Texas synagogue horror sparks an all too familiar fear

This editorial was published in the Charlotte Observer on January 18, 2022. It was co-authored by Rabbi Judy Schindler and Rabbi Asher Knight.

As Jews, we have had a long history of experiencing our religious “otherness” as a source of fear. Yesterday’s daylong horror of four Jews being held hostage in their synagogue represented one more page in our nearly two thousand-year history of confronting antisemitism. As Jews we are frighteningly familiar with facing torment and terror when practicing our faith. We have experienced the anti-Judaism of the ancient Roman Empire, the antisemitism of the Medieval period, marked notably by the brutality of the Crusades and Spanish Inquisition, and the mass murder of the Holocaust.

We believed that our chapter in America would be different. George Washington made that commitment to the members of Rhode Island’s Touro Synagogue in an August 1790 letter promising, “to bigotry we will give no sanction, to persecution no assistance.”

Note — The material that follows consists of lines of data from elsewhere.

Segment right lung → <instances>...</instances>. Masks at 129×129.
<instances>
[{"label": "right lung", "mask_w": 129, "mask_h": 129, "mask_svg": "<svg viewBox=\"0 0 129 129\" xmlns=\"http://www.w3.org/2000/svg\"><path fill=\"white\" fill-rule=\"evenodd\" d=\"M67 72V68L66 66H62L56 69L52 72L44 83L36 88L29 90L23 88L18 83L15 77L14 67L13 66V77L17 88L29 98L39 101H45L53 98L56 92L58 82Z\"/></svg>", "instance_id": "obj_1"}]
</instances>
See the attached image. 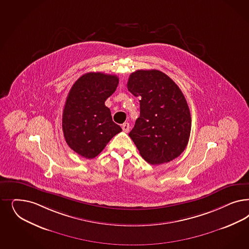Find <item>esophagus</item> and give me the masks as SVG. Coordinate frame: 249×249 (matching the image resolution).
<instances>
[{
	"label": "esophagus",
	"instance_id": "obj_1",
	"mask_svg": "<svg viewBox=\"0 0 249 249\" xmlns=\"http://www.w3.org/2000/svg\"><path fill=\"white\" fill-rule=\"evenodd\" d=\"M122 128H123L124 132L128 133L129 130H130V125H129L128 123H124V124L122 125Z\"/></svg>",
	"mask_w": 249,
	"mask_h": 249
}]
</instances>
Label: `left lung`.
Returning <instances> with one entry per match:
<instances>
[{"label": "left lung", "instance_id": "1", "mask_svg": "<svg viewBox=\"0 0 249 249\" xmlns=\"http://www.w3.org/2000/svg\"><path fill=\"white\" fill-rule=\"evenodd\" d=\"M140 97V116L129 133L141 157L151 165L175 160L189 142L192 117L184 95L165 73L139 70L127 82Z\"/></svg>", "mask_w": 249, "mask_h": 249}]
</instances>
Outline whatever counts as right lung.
<instances>
[{
  "instance_id": "right-lung-1",
  "label": "right lung",
  "mask_w": 249,
  "mask_h": 249,
  "mask_svg": "<svg viewBox=\"0 0 249 249\" xmlns=\"http://www.w3.org/2000/svg\"><path fill=\"white\" fill-rule=\"evenodd\" d=\"M115 75L89 72L73 84L65 103L62 130L69 146L85 159H93L120 133L105 101L118 86Z\"/></svg>"
}]
</instances>
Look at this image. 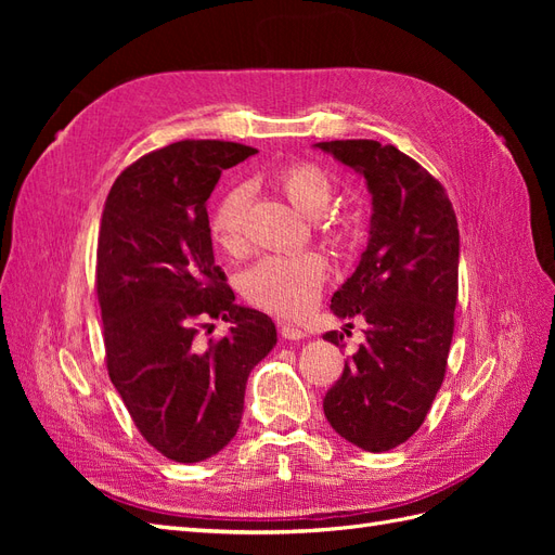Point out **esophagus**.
I'll use <instances>...</instances> for the list:
<instances>
[{"label": "esophagus", "instance_id": "esophagus-1", "mask_svg": "<svg viewBox=\"0 0 555 555\" xmlns=\"http://www.w3.org/2000/svg\"><path fill=\"white\" fill-rule=\"evenodd\" d=\"M278 328H280V335L284 340H300V338H306V335H308L304 328H298L289 322H278Z\"/></svg>", "mask_w": 555, "mask_h": 555}]
</instances>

Until the 2018 Tree of Life Synagogue massacre that killed eleven worshipers, the deadliest attack on Jews in U.S. history, America’s pledge of protection had largely provided comfort.  That Shabbat morning in Pittsburgh was a turning point when habitual realities of violent and virulent antisemitism began to rear their ugly head once again. Expressions of hatred of Jews were no longer concealed in private meetings but uttered on front pages of newspapers – tropes of conspiratorial control and hidden power. At January sixth’s insurrection, one seditionist wore a “Camp Auschwitz” shirt. Yesterday’s antisemitic attack came from a terrorist supporting his symbolic “sister,” Aafia Siddiqui, who has long voiced antisemitic views and is now imprisoned for attacking American soldiers in Afghanistan.

Many Jews are scared to go to their synagogues right now. The threats of antisemitism are ever present. This is not something that most churchgoers ever have to think about. Gathering for services or programs at our Charlotte synagogues and community center require security.  Our children have to walk past armed guards to be in Jewish spaces. They are facing religious hatred on their school buses, in their school hallways, and on their social media. In this academic year, hardly a week has gone by without an antisemitic incident in our regional schools requiring a team of Jewish leaders and trained educators to be brought in as first responders to hate.

America’s social fabric is fraying and when that unraveling happens minority groups get attacked. Jews are one such minority – approximately 7 million of the nearly 330 million Americans.

But yesterday revealed that we are not alone. Local police and the Federal Bureau of Investigation responded and worked tirelessly to rescue the Jewish hostages. Muslim communities condemned the act and people of all faiths joined together in prayer.  Our colleague and friend, Rabbi Charlie Cytron-Walker, shared his gratitude for the vigils and prayers, the law enforcement and first responders, the Jewish community and human community.

We believe that America and that this moment in Jewish history needs to be different. The forces challenging the pluralism on which our country was founded are growing. The promise for America to be a country giving no sanction to bigotry, no assistance to persecution is threatened. We need to educate ourselves and those around us to understand the tropes of antisemitism and dog whistles of racism and White Nationalism so that we do not remain apathetic, complacent, and complicit.  Together, we need to be vigilant and responsive in countering hate and extremism and battling antisemitism. Together, we can co-author pages of American and Jewish history that bring to fulfillment our hope and George Washington’s pluralistic promise.